▶ [EXERCISE]: The entries below must be retyped exactly. Pictures are to be omitted.

▶ [LISTED ENTRIES]:

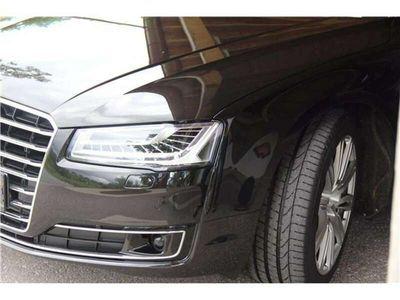 gebraucht Audi A8 3,0 TDI clean Diesel quattro Tiptronic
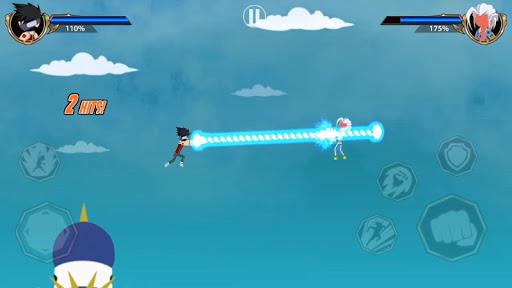 Stick Legend: War Fight 1.0.1 screenshots 1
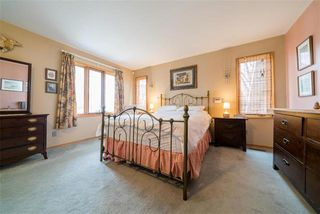 Photo 12: 307 Scotia Street in Winnipeg: Scotia Heights Residential for sale (4D)  : MLS®# 1911900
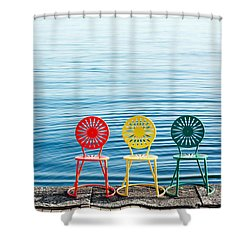 Available Seats Shower Curtain by Todd Klassy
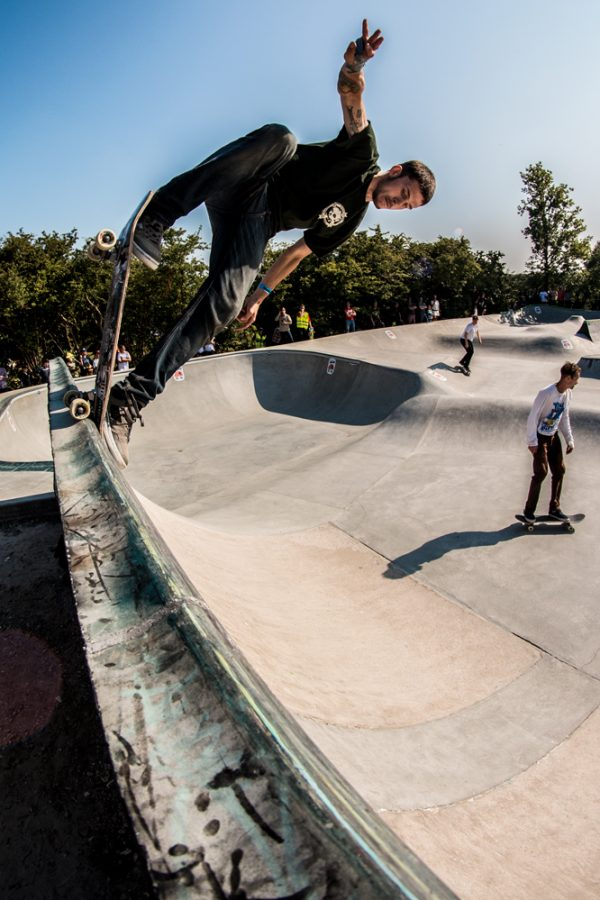 Jens Andersson. Backside blunt. Photo:  Amin Olve Klungseth Ullah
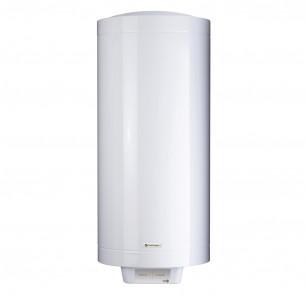 Chauffe-eau électrique Chaffoteaux chauffe-eau électrique Résistance stéatite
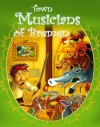 Town Musicians of Bremen (Fairy-Tales) - The Brothers Grimm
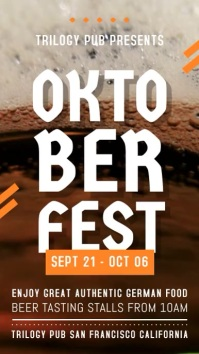 Oktoberfest Digital Display Video Invite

▶ [TASK SOLUTION]:
 gebraucht Audi A8 3,0 TDI clean Diesel quattro Tiptronic
 Stick Legend: War Fight 1.0.1 screenshots 1
 Photo 12: 307 Scotia Street in Winnipeg: Scotia Heights Residential for sale (4D)  : MLS®# 1911900
 Available Seats Shower Curtain by Todd Klassy
 Jens Andersson. Backside blunt. Photo:  Amin Olve Klungseth Ullah
 Chauffe-eau électrique Chaffoteaux chauffe-eau électrique Résistance stéatite
 Town Musicians of Bremen (Fairy-Tales) - The Brothers Grimm
 Oktoberfest Digital Display Video Invite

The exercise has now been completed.